教科書に載っている知識を皆に理解させる為に、実験が多かったです。
動画やゲームを作ったり、自走式ロボットを作ったりしました。
どれも学生自身の創意を重視し、自由に作成することができます。

行き詰まったこともたくさんありましたが、先生のサポートやチームメイトの助け合いによって問題が解決できました。
自分が作ったロボットが動き出す瞬間はとても感動しました。

私は学部を卒業して東京で就職しましたが、今でも学園祭や留学生集会の誘いがよく来ます。
とても暖かい学校だと思います。


情報社会を支える技術を身につけよう

深澤 光弥
(2008年博士課程後期課程修了)

情報社会の最先端を走る技術者になってみませんか?

情報知能工学科では情報技術者に必要なハードウェアとソフトウェアの両面を学ぶことができるよう、実践的なカリキュラムが組まれています。

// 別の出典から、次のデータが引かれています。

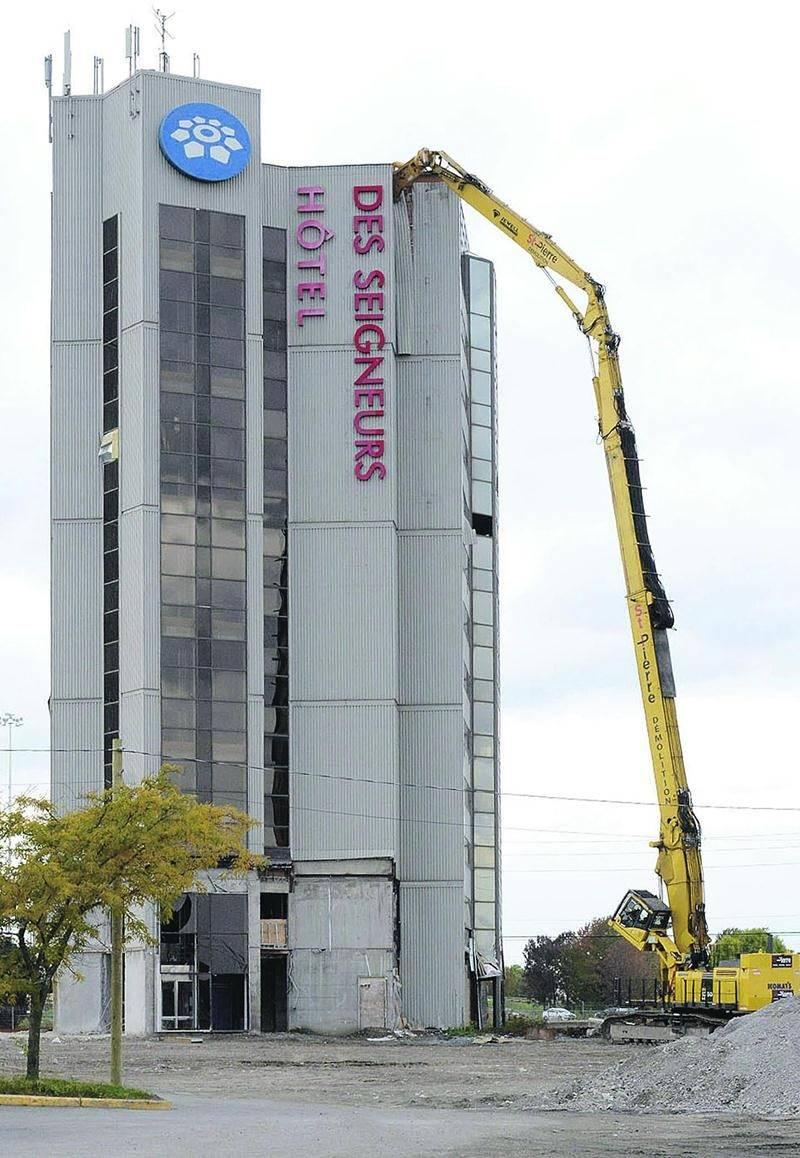 Une pelle mécanique hydraulique disposant d'un bras pouvant se déployer sur une hauteur de plus de 53 mètres est nécessaire pour démolir la tour de treize étages de l'Hôtel des Seigneurs. Photo François Larivière | Le Courrier ©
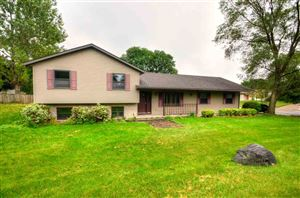 Photo of 42 Braeger Dr, Fitchburg, WI 53713 (MLS # 1866231)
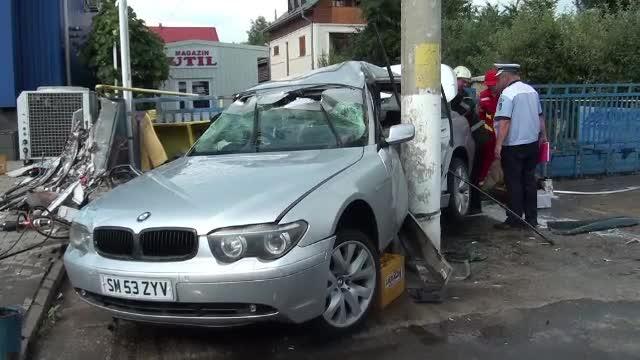 Calatorie cu final tragic in Suceava. Un barbat a murit, iar o fata este ranita, dupa ce masina lor a intrat intr-un stalp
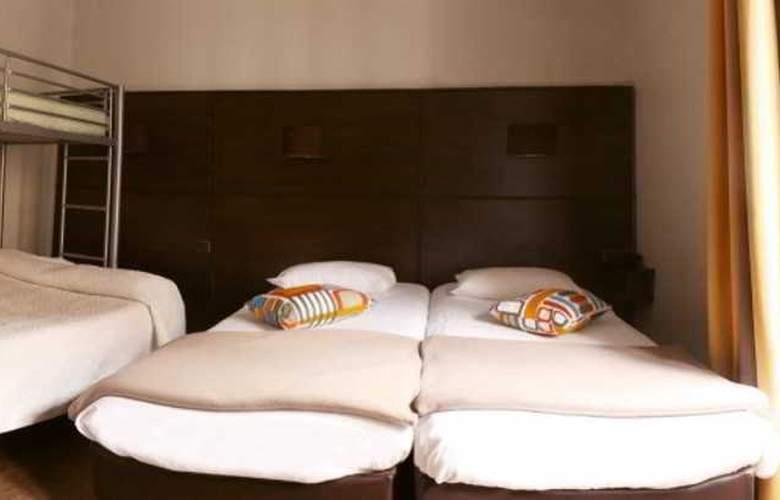 Ambassadeurs Hotel - Room - 4
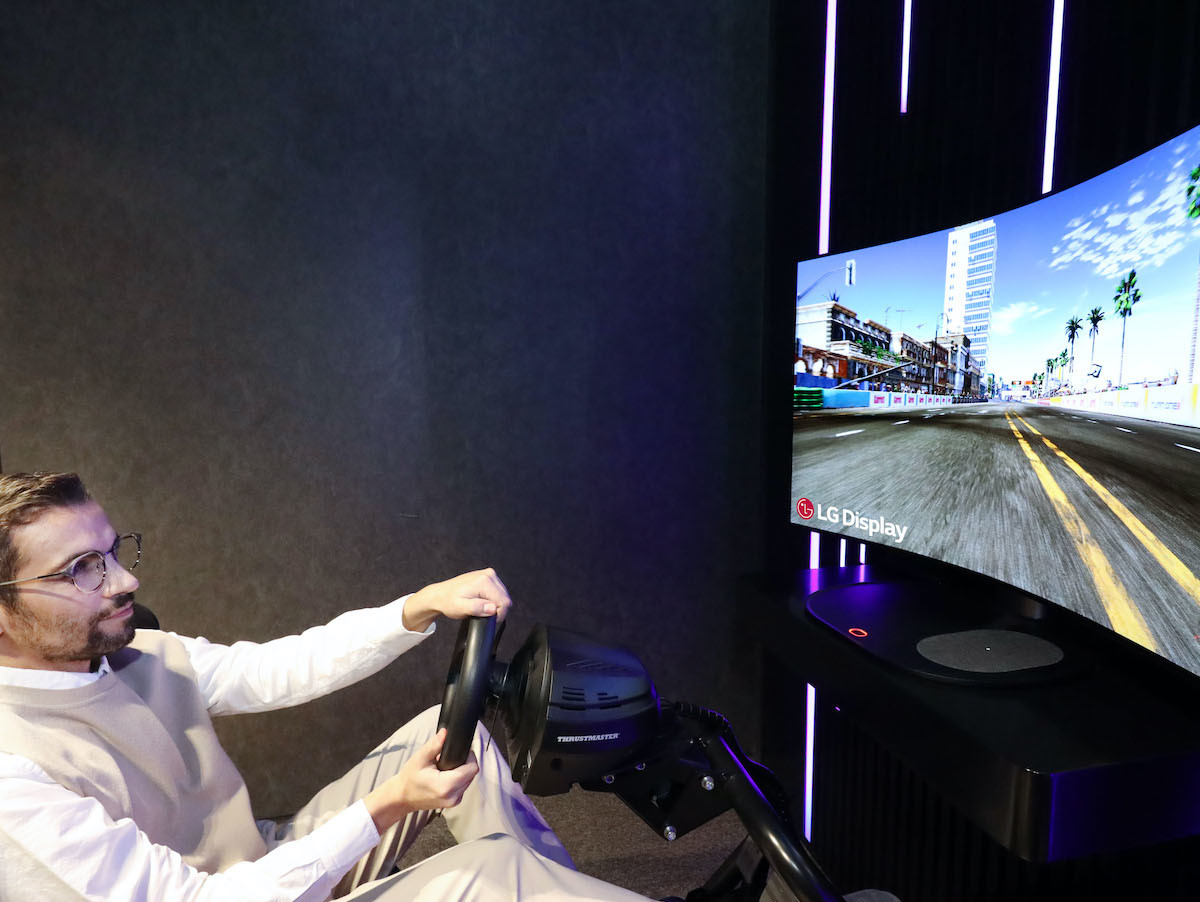 LG Display 48-Inch Bendable CSO gaming display has a curvature radius of up to 1,000R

1年生から専門分野の講義があり、3年生までの間に情報系の専門知識からプログラミングスキルまで幅広く身につけることができます。

私自身、3年生まではソフトウェアに関する勉強を重点的に行い、4年生の研究室配属以降はハードウェアであるLSI( 大規模集積回路) の研究に従事しています。
そのおかげで、今では最先端の技術開発や研究を行える能力を身につけることができました。

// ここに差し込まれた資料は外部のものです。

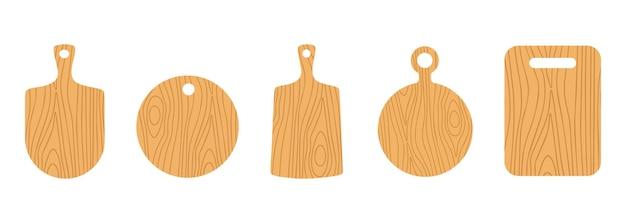 Set colorato di tagliere diverso in legno chiaro isolato su sfondo bianco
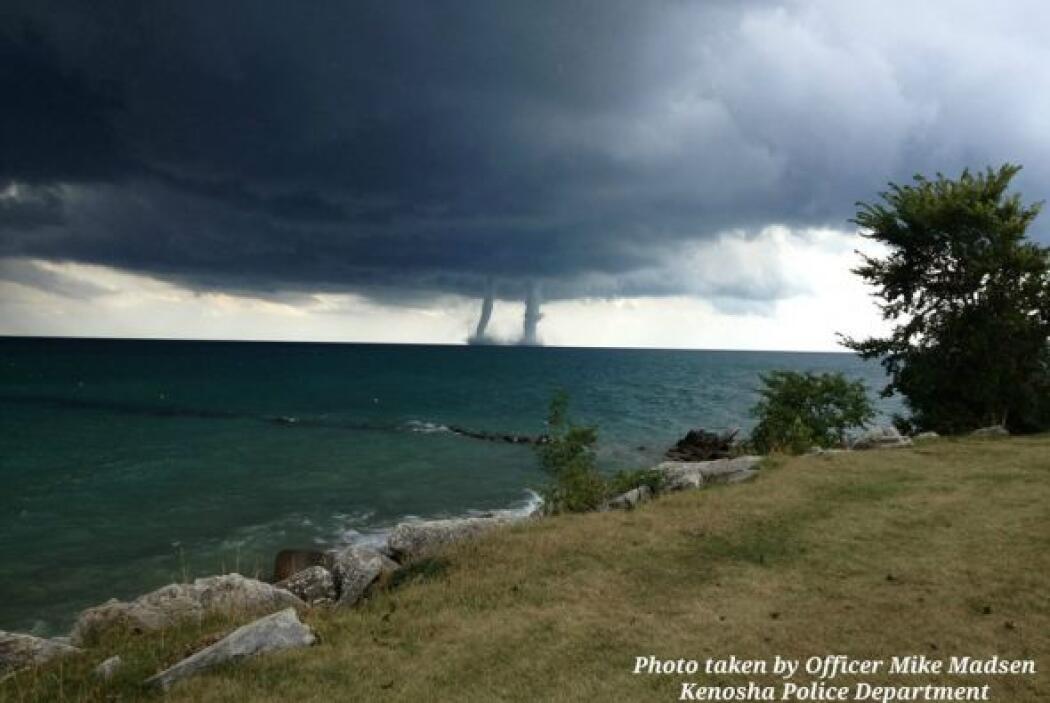 La madre naturaleza se hizo sentir en Kenosha, Wisconsin luego de que un...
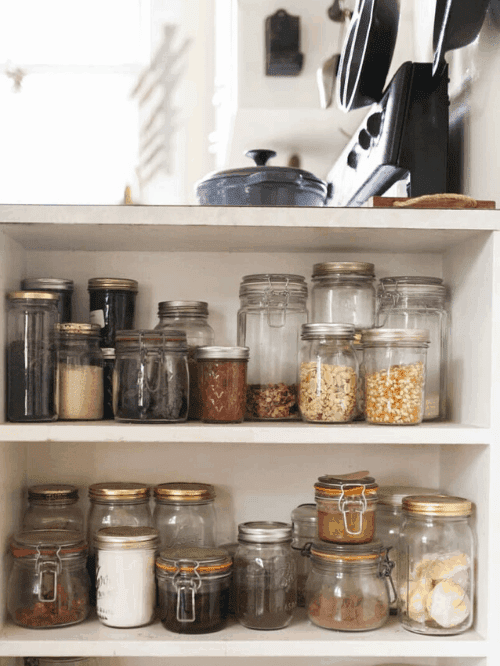 using jars to organize your kitchen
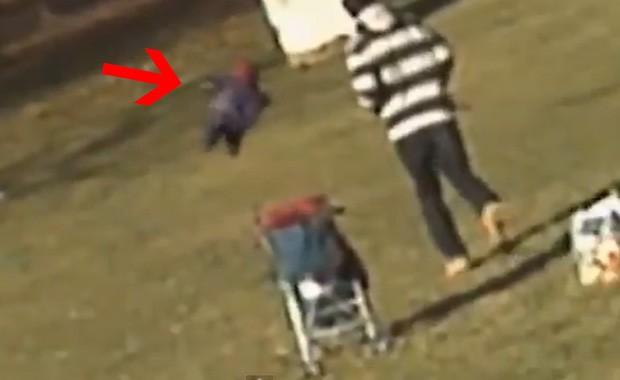 Usuário explica que movimentos do bebê e sombra estão fora de sincronia (Foto: Reprodução)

また、変化の激しい分野のため、熱心で活発な先生が多く、学生にも刺激的で暖かく成長を支えてくれます。
皆さんもこれからの情報社会を引っ張っていく技術者になるために、神戸大学の情報知能工学科で学んでみませんか?


TOPICS 情報知能学研究トピックス

当学科では,情報知能学に関する様々な先端的研究が行われていますが,ここではその中から各講座より一つずつ研究トピックスをご紹介します

スマートアグリ

いま、日本の農業は大きな岐路に立たされています。農村部における人口減少と超高齢化、40%を下回り続けている低い食料自給率、そしてTPPによる関税撤廃など、様々な問題が押し寄せています。一方で、2009年には340兆円であった世界の食市場が2020年には680兆円に倍増することが見込まれていることなどから、競争力強化を図ることで日本の農業をグローバル展開する好機と見る向きもあります。そこで、大きな期待が寄せられているのが、コンピュータやネットワーク技術などの最新テクノロジを利用して農業にイノベーションをもたらす「スマートアグリ」です。

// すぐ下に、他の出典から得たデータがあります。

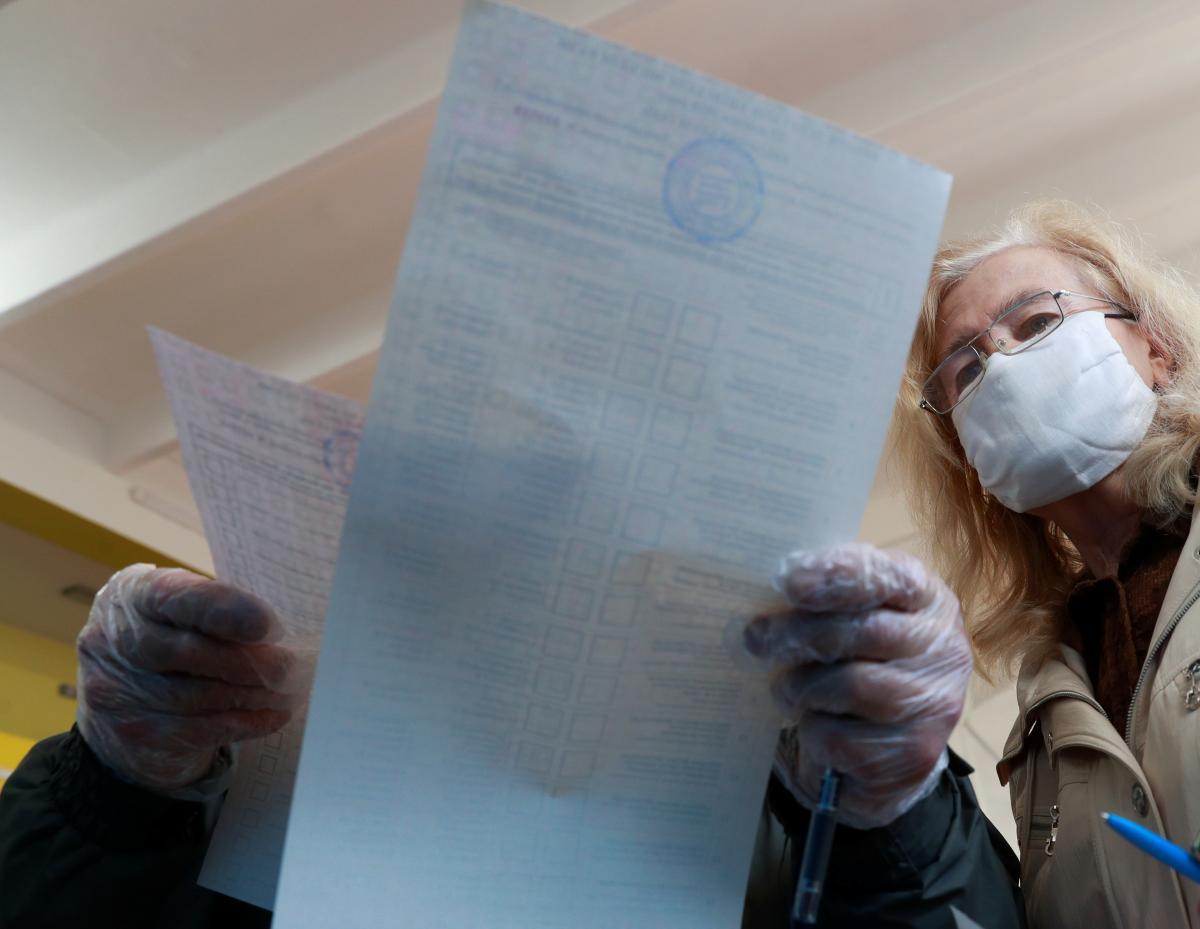 Валерій Баранов набрав 51,42% голосів, а Олександр Свідло – 48,56%/ фото REUTERS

私たちの研究室では、農業現場から得られる多種多様なデータの知的処理により、農業を効率化するしくみについて、学内外の専門家と一緒に研究しています。例えば、畑の作物を対象として、カメラ画像から推定された草丈・花数などの生育データや、センサで取得された気温などの環境データをもとに、データマイニング技術を用いることで熟練農家の知恵やノウハウを顕在化させる手法を開発しています。これによって、効果的な農作業のヒントの提供や、次世代への円滑な技術継承を可能とします。また、牛同士のインタラクションを検知することで放牧牛の行動を分析したり、3次元画像を利用して肥育牛の発育状態を管理したりなど、最新のデバイスやデータ処理技術を活用した研究にも取り組んでいます。

大川剛直 教授(知的データ処理分野)

写真1:大豆畑に設置した環境センサ
写真1:大豆畑に設置した環境センサ

写真2:インタラクション検知用のデバイスを装着した放牧牛 写真3:体重予測のための肥育牛の3次元点群画像
写真2:インタラクション検知用のデバイスを
装着した放牧牛
写真3:体重予測のための肥育牛の3次元点群画像
システム計画

「システム」という言葉は最近良く耳にするようになりました。
例えば、情報システムや交通システム、通信システム、などは皆さんも一度は聞いたことがあると思います。
我々は、効率的なシステムの実現を目指し、様々な研究に取り組んでいます。

ここでは、その一例を示します。システムの効率性を評価・検討する際に良く用いられるのが「コンピュータシミュレーション」という技術です。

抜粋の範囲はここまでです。